Thursday, September 2, 2010

From China to McGilvra

Mary Lane takes control

It was with a certain sense of déjà vu that I sat in the McGilvra principal’s office today for a chat with the School’s incoming head, Mary Lane. The new school year is about to begin and McGilvra is under new leadership. That, of course, was also the situation last year when I sat in the same office talking to the then-new principal, DeWanda Cook-Weaver, about her plans for the upcoming school year. Those plans, as we now know, didn’t quite pan out.

When listening to Lane, however, I had the strong sense that this time the School has someone in the top job who’s likely to be around for the long haul. I fully expect to be interviewing her at the end of this school year about all that she and her team accomplished in her first term.

But before we get to her plans and objectives, let’s do the bio. Lane is a Virginia native who began her career in education as a 3rd and 4th grade classroom teacher. She’s a bit coy about how long she’s been an administrator but admits to having been a principal “for many years.” This experience included stints at schools in the Olympia area, as well as Hawkins Middle School in Kitsap County. Then, after eleven years in Washington, she packed up and moved to the Dominican Republic, where she served as an assistant superintendent of a school district catering to the children of expats. She followed this up with a move to China, were she served as principal of a large private school, Shanghai American.

Why go overseas? “I was at a point where I was able to do it,” she says, “and I wanted to experience education in a different way. Change is good—every five to seven years or so.” She learned a lot during her seven years abroad, she notes, but her goal was always to return to Washington. And when the McGilvra position came open this year it was one of several job prospects she considered. Lane decided that after having lived in Shanghai, she might have found Olympia to be too small. But Seattle was the right size—and McGilvra was the “perfect match.” Her goal had been to live downtown and be close to her work, preferably located in an old red-brick schoolhouse. Well, she achieved all of that. She now makes the short commute to Madison Park’s 1913 brick elementary from her new abode in Belltown.

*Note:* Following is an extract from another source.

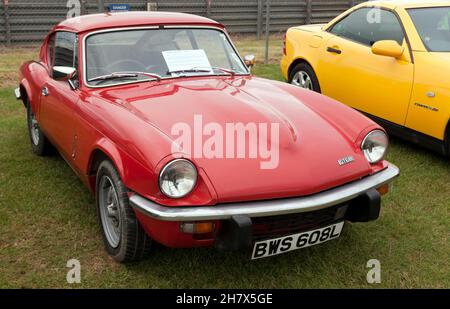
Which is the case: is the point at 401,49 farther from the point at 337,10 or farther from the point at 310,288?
the point at 337,10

So how does she like it so far? Well, first a nod to what she terms the ”highly involved” parents (some might say notoriously involved parents) of McGilvra. “They’re delightful, dedicated, and interesting,” she tells me, “but I don’t see this parent group as at all different from what I’ve dealt with in the past.” She notes the similarity of McGilvra’s parents with the parents of kids in the private schools she’s administered. “These are parents who are very interested in their children’s education, people with high expectations.” And it’s certainly better to have “highly involved” parents, she adds, than the other thing.

Next, a nod to the “wonderful, talented and dedicated” teachers and staff of the school, who she has discovered are “nice people too!” She says she’s making it a point to try to sit down with each one individually, asking three basic questions: what are your concerns, what are your hopes, and if you could change one thing, what would it be? She’s not telling me specifically what she learned, but she notes that she was surprised by the consistency of the responses. And she professes enthusiasm about the level of interest everyone on the staff has in their own professional development. She says she believes that this bodes well for new methods of delivering education at McGilvra.

She points, in particular, to the rollout this year of a different kind of literacy program in the school that encourages students to take more ownership in the learning process and, hopefully, view themselves as authors. For innovative programs such as this, she notes, “we have the luxury of being able to look at growth, since the students in the school are already doing well.”

What she hopes to foster at McGilvra, she says, is “a professional learning community, one that focuses on what we want to accomplish so we know when we do accomplish it.” This means working together, understanding student data, utilizing new tools, and setting goals. “We need to create cultures in our schools where teachers have as many ‘light bulb’ moments as the children have.”

It’s a tall order, but she’s ready to get started. And next Wednesday, the first day of the new school year, a full school assembly will get to see the new principal in action for the first time.

“It feels good be home and in a community,” she says in closing. “I think this is the right fit.”


  1. Have you figured out what a nut case Mary Lane really is? Has anyone bothered to ask her former staff in Shanghai?

  2. Unfortunately, past co workers from SAS and the Carol Morgan School have nothing positive to say about Mary Lane.

  3. Her current staff rates her very high and her community based surveys are strong. I'm very happy that she is at our school and I hope she stays! Mary Lane's leadership over the past two years during significant change has been thoughtful and student focused. Thanks Mrs. Lane!

  4. Her staff ratings, in fact, are lower than the District average. Look again.